WHAT IS EXPECTED ▸
Reproduce word for word the data from its first line through the line containing "16L88 28H102L109 23V16L104", including both of those lines.
-- Begin GIVEN RECORDS --
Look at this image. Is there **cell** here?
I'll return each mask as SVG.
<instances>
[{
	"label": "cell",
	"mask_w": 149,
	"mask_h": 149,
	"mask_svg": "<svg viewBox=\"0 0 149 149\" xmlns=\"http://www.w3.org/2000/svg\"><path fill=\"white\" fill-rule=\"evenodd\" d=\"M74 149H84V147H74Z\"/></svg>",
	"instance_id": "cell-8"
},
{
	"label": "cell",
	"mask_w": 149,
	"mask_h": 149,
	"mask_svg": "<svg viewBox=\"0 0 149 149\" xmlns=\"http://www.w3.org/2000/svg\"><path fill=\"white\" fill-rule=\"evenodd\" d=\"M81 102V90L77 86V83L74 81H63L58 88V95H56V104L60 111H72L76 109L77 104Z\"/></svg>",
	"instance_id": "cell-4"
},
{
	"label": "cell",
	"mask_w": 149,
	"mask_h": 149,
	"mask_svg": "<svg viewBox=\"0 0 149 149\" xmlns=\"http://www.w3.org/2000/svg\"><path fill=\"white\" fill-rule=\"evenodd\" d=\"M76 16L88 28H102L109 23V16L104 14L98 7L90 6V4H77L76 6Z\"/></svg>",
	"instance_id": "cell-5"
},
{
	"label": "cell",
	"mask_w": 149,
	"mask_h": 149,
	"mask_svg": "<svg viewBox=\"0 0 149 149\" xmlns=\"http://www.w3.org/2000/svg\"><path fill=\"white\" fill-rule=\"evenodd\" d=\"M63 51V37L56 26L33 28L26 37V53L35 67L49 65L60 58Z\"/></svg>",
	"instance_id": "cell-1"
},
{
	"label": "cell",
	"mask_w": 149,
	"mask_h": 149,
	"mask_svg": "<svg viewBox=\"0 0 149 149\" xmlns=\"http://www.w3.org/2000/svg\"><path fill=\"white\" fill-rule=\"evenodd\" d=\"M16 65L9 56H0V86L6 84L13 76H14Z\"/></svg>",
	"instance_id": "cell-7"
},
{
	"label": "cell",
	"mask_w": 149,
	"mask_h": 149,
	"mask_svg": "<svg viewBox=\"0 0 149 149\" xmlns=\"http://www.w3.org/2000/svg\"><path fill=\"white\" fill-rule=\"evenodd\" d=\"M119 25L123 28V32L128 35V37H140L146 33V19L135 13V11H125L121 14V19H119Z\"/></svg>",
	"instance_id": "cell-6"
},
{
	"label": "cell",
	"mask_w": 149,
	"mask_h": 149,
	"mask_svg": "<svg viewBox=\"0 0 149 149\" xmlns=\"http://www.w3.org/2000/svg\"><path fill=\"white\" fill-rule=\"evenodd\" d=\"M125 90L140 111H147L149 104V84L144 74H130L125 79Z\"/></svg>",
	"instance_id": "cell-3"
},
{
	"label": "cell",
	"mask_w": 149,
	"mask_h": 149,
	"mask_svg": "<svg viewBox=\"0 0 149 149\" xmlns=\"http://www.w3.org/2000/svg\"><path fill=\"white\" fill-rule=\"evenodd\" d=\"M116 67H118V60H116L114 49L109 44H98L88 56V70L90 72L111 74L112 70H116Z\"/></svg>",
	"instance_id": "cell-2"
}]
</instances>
-- End GIVEN RECORDS --
TASK OUTPUT ▸
Look at this image. Is there **cell** here?
I'll return each mask as SVG.
<instances>
[{
	"label": "cell",
	"mask_w": 149,
	"mask_h": 149,
	"mask_svg": "<svg viewBox=\"0 0 149 149\" xmlns=\"http://www.w3.org/2000/svg\"><path fill=\"white\" fill-rule=\"evenodd\" d=\"M74 149H84V147H74Z\"/></svg>",
	"instance_id": "cell-8"
},
{
	"label": "cell",
	"mask_w": 149,
	"mask_h": 149,
	"mask_svg": "<svg viewBox=\"0 0 149 149\" xmlns=\"http://www.w3.org/2000/svg\"><path fill=\"white\" fill-rule=\"evenodd\" d=\"M81 102V90L77 86V83L74 81H63L58 88V95H56V104L60 111H72L76 109L77 104Z\"/></svg>",
	"instance_id": "cell-4"
},
{
	"label": "cell",
	"mask_w": 149,
	"mask_h": 149,
	"mask_svg": "<svg viewBox=\"0 0 149 149\" xmlns=\"http://www.w3.org/2000/svg\"><path fill=\"white\" fill-rule=\"evenodd\" d=\"M76 16L88 28H102L109 23V16L104 14L98 7L90 6V4H77L76 6Z\"/></svg>",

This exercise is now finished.